And then, for those people in groups named below, address how to continue things that the child(ren) (and the parents) benefited from; for example, godparents, a couple that is asked to be the child’s legal guardians in the event of the deaths of both parents, those who invited the child(ren) to come along with them to the park, the community swimming pool, etc., those who have something special at their home or business (for example, horses, or a fantastic model train setup) that the child(ren) likes to visit, someone whose son or daughter would babysit the child(ren), and so on. These important people include: 

the divorced couple’s individual and mutual friends; 

friends in the community (such as from a shared hobby, a shared faith, people in the neighborhood, members of an adoptive, foster, or FASD parenting group, other “special needs parents,” from the child’s school, and so on. 

Aside from putting some thought into maintaining these human support resources post-divorce, research things that can help individuals with FASD in planning for events that may happen in the future that the divorcing couple would have talked about together had they not been divorced. These include topics such as special needs summer camps, after-school childcare, support animals, academic tutors, guitar lessons, religious events such as a bar/bat mitzvah or a confirmation, or other special resources. 

There should be specific items, or categories of items, such as educational supports, social skills supports, etc., that the attorney should insist upon during settlement discussions that need to be added to a support budget for when the time comes, so that the amount of child or spousal support doesn’t shrink as the child with FASD gets older. The attorney needs to be able to document future anticipated costs. 

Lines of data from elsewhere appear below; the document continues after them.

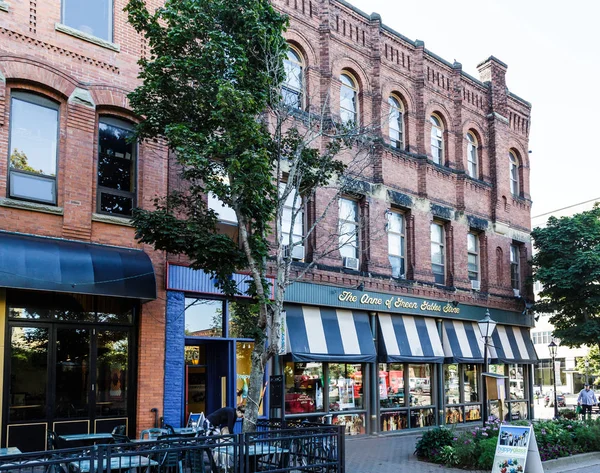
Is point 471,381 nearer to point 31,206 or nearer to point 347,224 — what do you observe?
point 347,224

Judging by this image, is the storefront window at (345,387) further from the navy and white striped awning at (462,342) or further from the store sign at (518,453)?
the store sign at (518,453)

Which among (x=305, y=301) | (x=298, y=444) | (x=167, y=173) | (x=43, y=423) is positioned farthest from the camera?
(x=305, y=301)

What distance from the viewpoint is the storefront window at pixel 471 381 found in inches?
928

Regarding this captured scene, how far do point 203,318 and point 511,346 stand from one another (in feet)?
47.4

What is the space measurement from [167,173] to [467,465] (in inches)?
361

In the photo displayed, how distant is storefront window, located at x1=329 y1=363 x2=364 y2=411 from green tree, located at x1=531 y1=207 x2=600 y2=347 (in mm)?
9942

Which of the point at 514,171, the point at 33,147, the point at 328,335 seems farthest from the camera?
the point at 514,171

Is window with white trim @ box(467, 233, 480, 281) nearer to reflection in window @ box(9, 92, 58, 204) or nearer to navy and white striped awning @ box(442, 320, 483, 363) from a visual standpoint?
navy and white striped awning @ box(442, 320, 483, 363)

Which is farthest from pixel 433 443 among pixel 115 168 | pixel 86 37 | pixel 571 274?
pixel 571 274

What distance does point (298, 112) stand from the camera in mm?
17969

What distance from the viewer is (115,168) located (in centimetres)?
1472

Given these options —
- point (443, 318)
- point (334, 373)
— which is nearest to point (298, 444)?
point (334, 373)

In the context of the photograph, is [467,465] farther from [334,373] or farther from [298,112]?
[298,112]

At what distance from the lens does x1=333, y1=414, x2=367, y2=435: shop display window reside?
1900cm
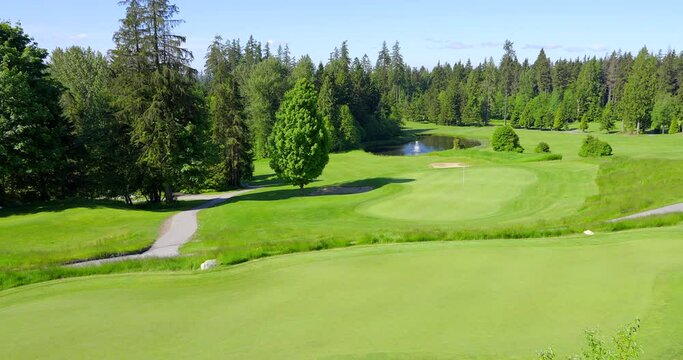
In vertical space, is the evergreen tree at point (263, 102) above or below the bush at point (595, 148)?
above

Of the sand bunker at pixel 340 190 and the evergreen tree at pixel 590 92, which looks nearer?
the sand bunker at pixel 340 190

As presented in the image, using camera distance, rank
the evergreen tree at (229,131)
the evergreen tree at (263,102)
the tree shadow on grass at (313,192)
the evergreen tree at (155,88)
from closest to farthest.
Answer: the evergreen tree at (155,88) → the tree shadow on grass at (313,192) → the evergreen tree at (229,131) → the evergreen tree at (263,102)

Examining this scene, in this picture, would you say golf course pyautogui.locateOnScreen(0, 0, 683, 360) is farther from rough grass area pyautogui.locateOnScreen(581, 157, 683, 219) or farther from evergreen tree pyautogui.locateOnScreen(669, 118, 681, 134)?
evergreen tree pyautogui.locateOnScreen(669, 118, 681, 134)

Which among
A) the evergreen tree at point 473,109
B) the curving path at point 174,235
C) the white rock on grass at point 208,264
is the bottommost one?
the curving path at point 174,235

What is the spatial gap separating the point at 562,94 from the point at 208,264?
503 ft

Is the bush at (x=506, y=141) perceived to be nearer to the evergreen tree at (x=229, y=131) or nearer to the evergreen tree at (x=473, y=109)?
the evergreen tree at (x=229, y=131)

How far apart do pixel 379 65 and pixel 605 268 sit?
17613 cm

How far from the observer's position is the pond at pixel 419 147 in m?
96.0

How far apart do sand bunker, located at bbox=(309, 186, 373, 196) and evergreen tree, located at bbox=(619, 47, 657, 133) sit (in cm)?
8194

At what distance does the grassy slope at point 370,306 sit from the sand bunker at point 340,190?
2839cm

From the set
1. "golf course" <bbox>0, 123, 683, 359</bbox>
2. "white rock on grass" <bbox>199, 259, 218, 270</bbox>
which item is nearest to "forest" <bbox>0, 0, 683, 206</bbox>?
"golf course" <bbox>0, 123, 683, 359</bbox>

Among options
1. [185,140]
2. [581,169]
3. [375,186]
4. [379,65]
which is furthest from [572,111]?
[185,140]

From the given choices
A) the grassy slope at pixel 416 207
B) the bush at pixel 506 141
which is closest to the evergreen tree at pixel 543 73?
the bush at pixel 506 141

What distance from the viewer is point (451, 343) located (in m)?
8.23
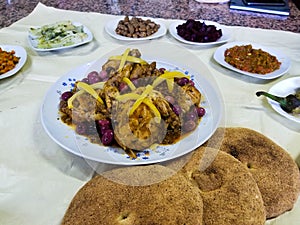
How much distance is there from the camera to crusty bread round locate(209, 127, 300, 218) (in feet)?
2.76

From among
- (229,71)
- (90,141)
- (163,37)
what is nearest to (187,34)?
(163,37)

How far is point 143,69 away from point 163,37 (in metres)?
0.55

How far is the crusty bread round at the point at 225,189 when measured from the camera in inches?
30.0

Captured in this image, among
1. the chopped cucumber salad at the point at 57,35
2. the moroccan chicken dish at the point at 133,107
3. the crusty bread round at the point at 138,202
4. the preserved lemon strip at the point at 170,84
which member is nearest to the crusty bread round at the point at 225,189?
the crusty bread round at the point at 138,202

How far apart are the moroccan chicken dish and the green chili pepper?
26 centimetres

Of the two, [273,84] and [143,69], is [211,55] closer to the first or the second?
[273,84]

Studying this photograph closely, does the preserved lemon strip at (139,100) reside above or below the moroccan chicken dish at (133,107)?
above

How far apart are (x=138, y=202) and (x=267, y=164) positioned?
1.14 ft

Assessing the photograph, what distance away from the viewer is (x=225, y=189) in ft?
2.66

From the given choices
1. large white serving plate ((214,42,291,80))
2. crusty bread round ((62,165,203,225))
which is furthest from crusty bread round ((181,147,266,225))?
large white serving plate ((214,42,291,80))

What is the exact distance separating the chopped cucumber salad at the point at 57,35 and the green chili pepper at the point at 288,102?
33.3 inches

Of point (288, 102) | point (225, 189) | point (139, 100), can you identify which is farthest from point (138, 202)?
point (288, 102)

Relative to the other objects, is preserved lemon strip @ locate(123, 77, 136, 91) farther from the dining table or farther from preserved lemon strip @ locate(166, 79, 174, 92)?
the dining table

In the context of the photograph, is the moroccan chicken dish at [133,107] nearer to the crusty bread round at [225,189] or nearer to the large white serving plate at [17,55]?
the crusty bread round at [225,189]
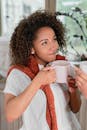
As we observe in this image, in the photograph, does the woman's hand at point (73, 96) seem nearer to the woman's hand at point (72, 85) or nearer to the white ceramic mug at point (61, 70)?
the woman's hand at point (72, 85)

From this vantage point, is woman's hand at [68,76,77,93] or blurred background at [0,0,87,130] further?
blurred background at [0,0,87,130]

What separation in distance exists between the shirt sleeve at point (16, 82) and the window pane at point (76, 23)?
38.1 inches

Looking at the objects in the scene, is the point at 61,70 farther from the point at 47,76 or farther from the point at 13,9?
the point at 13,9

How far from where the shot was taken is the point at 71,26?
83.3 inches

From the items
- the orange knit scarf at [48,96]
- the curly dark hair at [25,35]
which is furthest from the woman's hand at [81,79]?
the curly dark hair at [25,35]

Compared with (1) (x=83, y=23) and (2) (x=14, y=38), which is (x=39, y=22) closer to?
(2) (x=14, y=38)

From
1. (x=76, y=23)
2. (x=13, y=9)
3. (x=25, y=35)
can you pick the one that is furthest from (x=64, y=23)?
(x=25, y=35)

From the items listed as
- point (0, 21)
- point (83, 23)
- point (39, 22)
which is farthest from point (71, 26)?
point (39, 22)

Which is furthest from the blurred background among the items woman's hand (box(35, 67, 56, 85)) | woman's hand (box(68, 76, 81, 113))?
woman's hand (box(35, 67, 56, 85))

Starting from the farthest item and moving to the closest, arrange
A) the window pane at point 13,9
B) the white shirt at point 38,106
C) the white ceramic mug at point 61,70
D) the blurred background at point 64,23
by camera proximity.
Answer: the window pane at point 13,9
the blurred background at point 64,23
the white shirt at point 38,106
the white ceramic mug at point 61,70

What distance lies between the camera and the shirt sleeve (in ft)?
3.68

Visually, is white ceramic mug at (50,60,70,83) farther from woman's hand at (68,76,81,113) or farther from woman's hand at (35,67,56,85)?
woman's hand at (68,76,81,113)

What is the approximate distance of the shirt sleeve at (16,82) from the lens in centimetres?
112

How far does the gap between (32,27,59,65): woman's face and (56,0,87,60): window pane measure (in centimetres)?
91
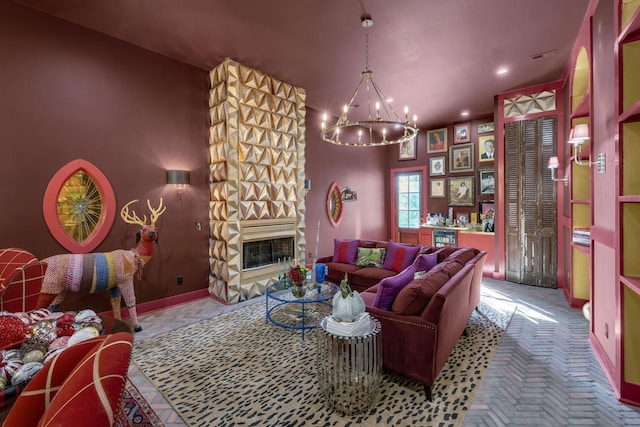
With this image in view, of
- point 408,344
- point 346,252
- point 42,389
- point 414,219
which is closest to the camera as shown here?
point 42,389

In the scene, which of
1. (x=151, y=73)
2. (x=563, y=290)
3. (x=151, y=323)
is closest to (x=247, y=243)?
(x=151, y=323)

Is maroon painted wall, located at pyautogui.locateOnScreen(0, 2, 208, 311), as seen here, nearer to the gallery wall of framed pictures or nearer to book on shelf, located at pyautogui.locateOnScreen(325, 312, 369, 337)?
book on shelf, located at pyautogui.locateOnScreen(325, 312, 369, 337)

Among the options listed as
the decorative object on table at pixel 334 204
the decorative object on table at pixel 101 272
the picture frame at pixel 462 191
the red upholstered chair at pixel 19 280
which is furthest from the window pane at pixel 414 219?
the red upholstered chair at pixel 19 280

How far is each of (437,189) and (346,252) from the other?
384 centimetres

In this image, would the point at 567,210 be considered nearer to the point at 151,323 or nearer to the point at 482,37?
the point at 482,37

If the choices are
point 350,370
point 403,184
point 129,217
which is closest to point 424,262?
point 350,370

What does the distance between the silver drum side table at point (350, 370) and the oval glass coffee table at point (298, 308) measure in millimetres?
1045

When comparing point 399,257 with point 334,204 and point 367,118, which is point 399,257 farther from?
point 367,118

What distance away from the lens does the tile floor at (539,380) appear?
2.05 metres

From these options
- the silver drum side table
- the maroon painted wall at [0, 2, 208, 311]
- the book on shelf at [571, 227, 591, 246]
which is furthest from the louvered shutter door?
the maroon painted wall at [0, 2, 208, 311]

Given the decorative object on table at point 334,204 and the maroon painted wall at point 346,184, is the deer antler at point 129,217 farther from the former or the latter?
the decorative object on table at point 334,204

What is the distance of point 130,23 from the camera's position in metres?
3.37

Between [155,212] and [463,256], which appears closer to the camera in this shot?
[463,256]

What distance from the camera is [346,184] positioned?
7.18 metres
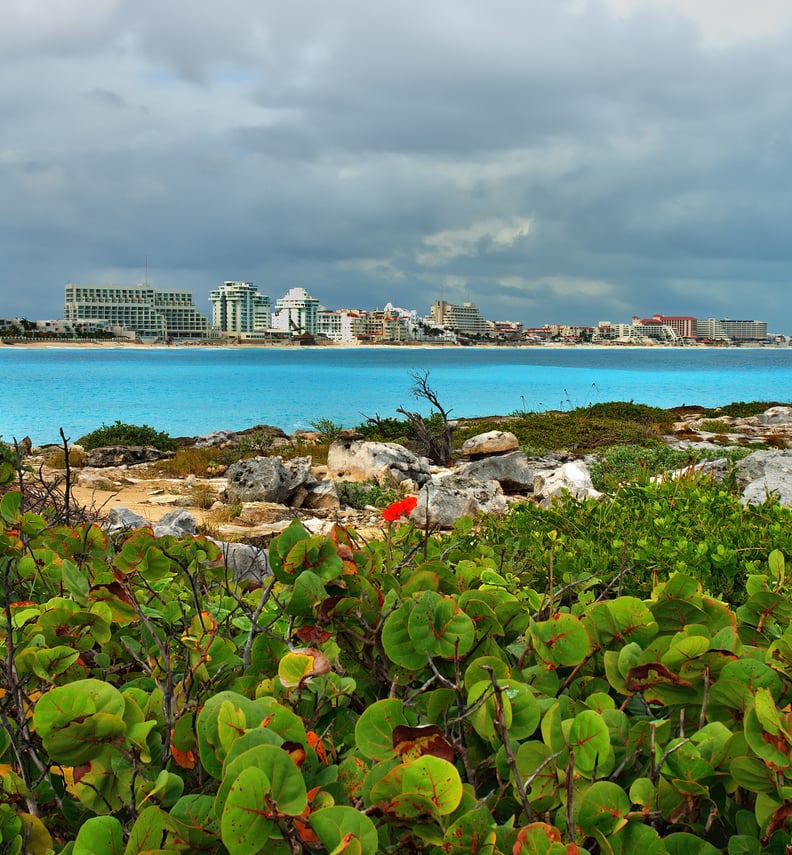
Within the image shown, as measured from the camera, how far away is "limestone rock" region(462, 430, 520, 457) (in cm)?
1669

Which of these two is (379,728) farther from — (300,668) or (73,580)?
(73,580)

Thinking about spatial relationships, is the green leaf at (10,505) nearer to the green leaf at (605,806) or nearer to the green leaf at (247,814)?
the green leaf at (247,814)

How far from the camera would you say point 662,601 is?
4.98 ft

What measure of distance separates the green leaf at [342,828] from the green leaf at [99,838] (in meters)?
0.28

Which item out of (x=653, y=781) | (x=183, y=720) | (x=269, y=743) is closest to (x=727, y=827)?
(x=653, y=781)

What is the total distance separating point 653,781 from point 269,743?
2.02 ft

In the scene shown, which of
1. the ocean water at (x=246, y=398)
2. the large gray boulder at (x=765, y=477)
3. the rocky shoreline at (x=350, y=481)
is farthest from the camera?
the ocean water at (x=246, y=398)

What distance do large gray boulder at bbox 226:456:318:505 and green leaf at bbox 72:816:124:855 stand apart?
10.4m

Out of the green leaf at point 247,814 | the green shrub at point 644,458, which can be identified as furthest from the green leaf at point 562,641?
the green shrub at point 644,458

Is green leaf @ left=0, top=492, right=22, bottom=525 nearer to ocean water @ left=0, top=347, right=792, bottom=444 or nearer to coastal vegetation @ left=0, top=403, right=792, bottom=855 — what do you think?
coastal vegetation @ left=0, top=403, right=792, bottom=855

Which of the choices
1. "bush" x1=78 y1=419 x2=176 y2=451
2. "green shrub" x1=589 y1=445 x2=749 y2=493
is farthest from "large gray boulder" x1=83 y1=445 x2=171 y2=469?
"green shrub" x1=589 y1=445 x2=749 y2=493

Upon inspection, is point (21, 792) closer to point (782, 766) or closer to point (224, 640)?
point (224, 640)

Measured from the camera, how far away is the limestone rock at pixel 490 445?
1669 cm

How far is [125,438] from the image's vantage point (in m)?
20.1
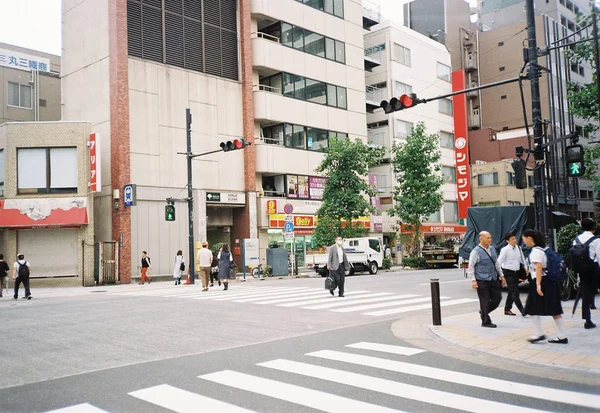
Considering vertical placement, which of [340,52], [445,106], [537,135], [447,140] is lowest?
[537,135]

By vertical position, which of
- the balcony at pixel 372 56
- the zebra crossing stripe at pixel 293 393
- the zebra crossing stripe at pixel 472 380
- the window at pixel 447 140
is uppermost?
the balcony at pixel 372 56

Enough information needs to be provided to influence the family law judge to avoid ruling that, as soon as the young FASD-affected child is in school all day, the caregiving parent must find a part-time job, or must get training so they can work while (s)he is in school; and so the non-custodial parent’s financial obligations don’t shrink just when the costs associated with raising a child with FASD start to increase. 

Marriage difficulties and divorce are quite common in families that have one or more children with a disability. Establishing and maintaining a community of support will help immensely during these rough times.